CHAPTERS
- 0:00 – 0:27
Context over code: the new leverage for builders
The conversation opens with a reframing of what matters as AI accelerates software creation: raw code output is commoditizing, while context, judgment, and customer understanding become the differentiators. Founders emphasize rapid change and argue agents increase—not decrease—engineering value by removing toil and raising the quality bar.
- •Code becomes cheaper; deep problem context and customer relationships become scarce
- •The pace of change is accelerating—teams must adapt continuously
- •Agents remove toil, enabling faster iteration and higher-quality software
- •Engineering leverage rises as expectations and ambition expand
- 0:27 – 1:36
Meet the devtool founders: what each company is building
Founders introduce a wide range of developer and infrastructure products—security, email, conversation data, PR review agents, web data APIs, compute management, documentation, local LLM tooling, and subscriptions. The common thread is building developer infrastructure that increasingly serves both humans and AI agents.
- •Identity & secrets management platform (Infisical)
- •Email API positioned as “Stripe for email” (Resend)
- •Conversation data API for meetings/calls (Recall.ai)
- •Agents for PR review/testing at massive scale (Greptile)
- •Web data API, compute platform, AI documentation, local LLM tooling, and in-app subscriptions
- 1:36 – 3:00
Who is the user now: developers, agents, or both?
Founders describe a shifting customer model: developers remain key users, but agents are becoming both the interface and the distribution channel. This drives teams to design for machine-consumable workflows (CLIs, skills, exportable data) while maintaining strong developer UX principles.
- •Developers as users, agents as distribution—and increasingly as “customers”
- •Building agent-friendly interfaces: CLIs, skills, and exportable data
- •Infrastructure products increasingly serve agent-to-agent interactions
- •Agent adoption changes internal orgs (marketing/sales/devops agents)
- 3:00 – 4:22
Building for agents first: redesigning products, docs, and workflows
Founders explain how agent-native design changes product priorities: parallelizing work, revisiting core interfaces, and making everything accessible programmatically. A key theme is optimizing documentation and product surfaces for agent context windows to reduce integration errors.
- •Agent experience as a first-class interface requirement (not an add-on)
- •Parallel development: moving from 1 feature at a time to many in parallel
- •Ruthlessly deleting obsolete features as the world shifts faster
- •Investing early in agentic infrastructure like sandboxes
- •Docs redesigned to fit agent context windows, improving accuracy and reducing mistakes
- 4:22 – 7:16
Biggest early mistakes: DX misunderstandings and product instincts
Founders reflect on missteps in developer tooling: drifting away from developer “spirit,” over-indexing on polish versus time-to-value, and being insufficiently opinionated or confident. They also describe the tension between listening to users and trusting internal product judgment to avoid cruft.

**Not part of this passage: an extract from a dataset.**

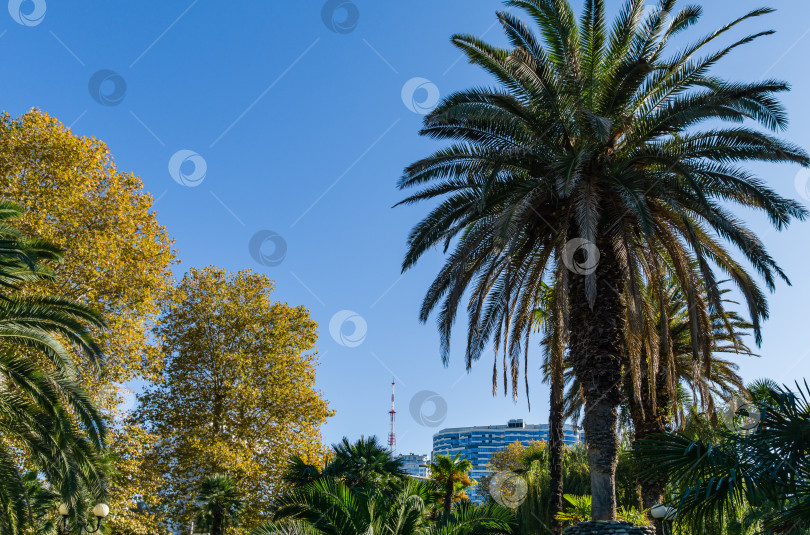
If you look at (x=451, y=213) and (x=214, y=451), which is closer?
(x=451, y=213)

- •Drifting from developer expectations (clarity, speed, transparent pricing) created mistakes
- •Over-focusing on “perfect UI” instead of fast onboarding and aha moments
- •Being too generic vs. owning an opinionated API/approach
- •Not trusting founder instincts enough led to product cruft and complexity
- 7:16 – 9:22
Do founders still write code? How agents changed the workflow
Founders give candid answers ranging from “I only prompt” to “I push a PR daily,” with many describing a shift toward reviewing agent-written code. A recurring idea is that the total code shipped increases, while human-authored code becomes a smaller percentage—freeing time for strategy, customers, and higher-level collaboration.
- •Some founders mostly prompt/review; others still ship code daily
- •Coding agents produce the majority of production code (often ~90%)
- •Managers can code again without becoming release bottlenecks
- •Founders code to stay close to the product and recalibrate intuition
- •Agents shift effort from typing to verification, review, and direction
- 9:22 – 11:29
Most unexpected AI discoveries: distribution, judgment, and security agents
Several surprises emerge: models can become a growth channel by recommending products; agents can critique roadmaps when given broad internal context; and highly customized security/vulnerability agents can outperform generic tooling. There’s also a striking example of open models being delivered to offline regions, changing assumptions about access.
- •Agents/models recommending products can drive customer acquisition
- •Given enough context, agents can critique strategy and prioritize work well
- •Custom internal agents (e.g., vulnerability detection) can be unusually effective
- •Open models reaching offline countries via shipped computers expands the impact surface
- 11:29 – 14:01
What’s underrated right now: strategy, open models, and non-engineers coding
Founders argue that as execution accelerates, strategy becomes more valuable—and agents can be used to pressure-test thinking rather than replace it. They highlight the rapid progress of open models and a broader shift: coding contributions are expanding beyond engineering to teams like finance and support, implying a fragmented “long tail” of specialized agent interfaces.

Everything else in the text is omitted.